Adept, unlike the first Archon, involves accumulating and spending a resource in the form of magical power. Magic is gained by having pieces on power points, four of which lie on the outer edges of one elemental band at a time and cycle one step inward after each player has taken their turn. Two power points with lower income are stationary on the Void squares. The side that goes second also starts with additional magic. Magic is spent as an Adept moves or casts a spell, and as a per-turn upkeep cost for summoned pieces. The summoning spell places a piece belonging to one of either four types common to both sides ("Demons") or four types specific to each ("Elementals") on the board. The costs of summoning, maintaining, and affecting a piece with other spells vary per type, and there are no limitations on placing the same type of piece multiple times or on opposite sides. Adepts can also cast spells to heal Adepts or summoned pieces, or to damage, freeze or unfreeze (with the freezing player taking on the upkeep cost), or remove summoned pieces. A player who has accumulated a great deal of magic can cast Apocalypse, making the citadels uproot, transform into luminous Adepts and face each other in a Void arena to decide the game.

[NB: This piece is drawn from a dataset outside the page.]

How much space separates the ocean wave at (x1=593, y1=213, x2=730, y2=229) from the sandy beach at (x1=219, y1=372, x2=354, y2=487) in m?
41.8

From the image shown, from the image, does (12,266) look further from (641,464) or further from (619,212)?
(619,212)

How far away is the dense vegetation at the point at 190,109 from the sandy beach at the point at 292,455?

The computer can concede to a human player, typically when down to a single Adept with no magical power to summon new pieces for several turns. If a player loses their last Adept but has one or more other pieces remaining, "the Masters intervene" triggering Apocalypse.

=== Combat ===
Pieces in battle are moved to an arena where their owners control them. Pieces can move and attack in eight directions. A chime sounds (higher for Order, lower for Chaos) when their attack has recharged. Attacks that land decrease the target's life bar. Once a life bar is depleted, the piece dies and is removed from the game. The survivor is returned to the board, its injuries persisting. Combat can end in a draw if both pieces die.

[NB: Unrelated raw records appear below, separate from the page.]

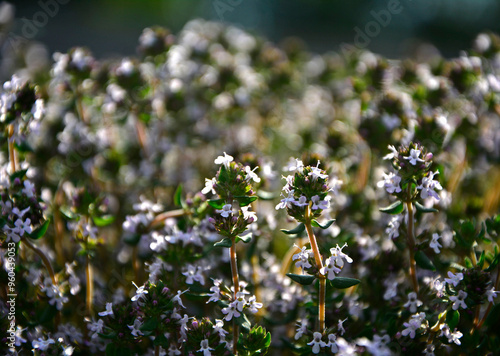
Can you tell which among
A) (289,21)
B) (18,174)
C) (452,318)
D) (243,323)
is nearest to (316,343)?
(243,323)

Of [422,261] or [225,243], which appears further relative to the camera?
[422,261]

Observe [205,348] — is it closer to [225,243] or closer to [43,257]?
[225,243]

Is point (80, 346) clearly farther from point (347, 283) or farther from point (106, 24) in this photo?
point (106, 24)

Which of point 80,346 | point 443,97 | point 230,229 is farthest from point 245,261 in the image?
point 443,97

In Archon, a piece would either have a melee attack, a projectile, or deal damage in an area around itself. Adept elaborates on this. Chimeras cycle between two different projectiles and a melee attack, juggernauts transform to and from their own projectiles, and krakens' projectiles lose strength as they travel. Adepts can switch between moving the piece and guiding its projectile in flight, sirens must keep stationary to sing but automatically damage opponents as they do, and gorgons sap speed instead of health. The previous game's area-attacking pieces, phoenix and banshee, are revisited as firebirds, which can abort attacks, and wraiths, which drain health and are invisible save as they attack or reload (or against computer opponents). During Apocalypse, each side's health, attack power, and projectile speed depend on their stored magic, number of pieces on the board, and number of remaining Adepts.

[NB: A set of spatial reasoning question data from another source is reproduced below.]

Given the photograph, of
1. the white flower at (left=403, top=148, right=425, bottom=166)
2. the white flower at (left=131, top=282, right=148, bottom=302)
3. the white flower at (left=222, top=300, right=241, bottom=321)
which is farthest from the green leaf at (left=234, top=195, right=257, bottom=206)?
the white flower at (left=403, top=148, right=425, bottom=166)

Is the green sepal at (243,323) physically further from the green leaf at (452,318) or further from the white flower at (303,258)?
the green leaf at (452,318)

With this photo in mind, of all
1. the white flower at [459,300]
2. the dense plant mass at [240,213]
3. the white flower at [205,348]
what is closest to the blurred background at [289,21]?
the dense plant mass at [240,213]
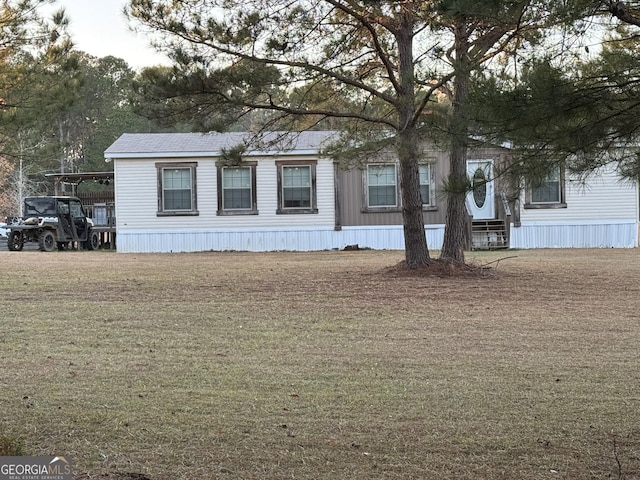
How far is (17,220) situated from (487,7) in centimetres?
2398

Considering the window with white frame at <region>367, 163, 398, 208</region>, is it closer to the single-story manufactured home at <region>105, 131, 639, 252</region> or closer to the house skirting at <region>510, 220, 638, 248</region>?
the single-story manufactured home at <region>105, 131, 639, 252</region>

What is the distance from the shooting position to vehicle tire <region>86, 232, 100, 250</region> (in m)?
26.1

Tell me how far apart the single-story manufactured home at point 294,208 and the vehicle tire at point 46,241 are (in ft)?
9.39

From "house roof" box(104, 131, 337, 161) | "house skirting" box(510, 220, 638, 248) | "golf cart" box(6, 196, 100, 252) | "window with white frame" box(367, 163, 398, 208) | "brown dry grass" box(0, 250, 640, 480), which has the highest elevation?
"house roof" box(104, 131, 337, 161)

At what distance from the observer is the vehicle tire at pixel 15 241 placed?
24.7 meters

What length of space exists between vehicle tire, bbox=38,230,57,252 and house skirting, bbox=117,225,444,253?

In Archon, the battlefield had obstacles that blocked pieces and projectiles. Adept builds on this as well. In Battles on Earth squares obstacles act as in Archon, in Water they slow, in Air they slow pieces and divert projectiles, and in Fire they admit projectiles but damage pieces. Void arenas are empty.

==Reception==
II Computing stated that the Apple II version of Archon II "is even more challenging than its predecessor, and features exciting innovations", and concluded, "It's good to see a sequel to a successful game that is not only as good as the first but extends the boundaries of the game's system." Ahoy! said that the Commodore 64 version's graphics were as excellent as the previous game, but that gameplay was inferior as "the laudable attempt to further differentiate the game from chess simply misfires ... Adept just isn't as much fun". Reviewing the Amiga version, Computer Gaming World recommended both Archon and Adept for those interested in challenging strategy games.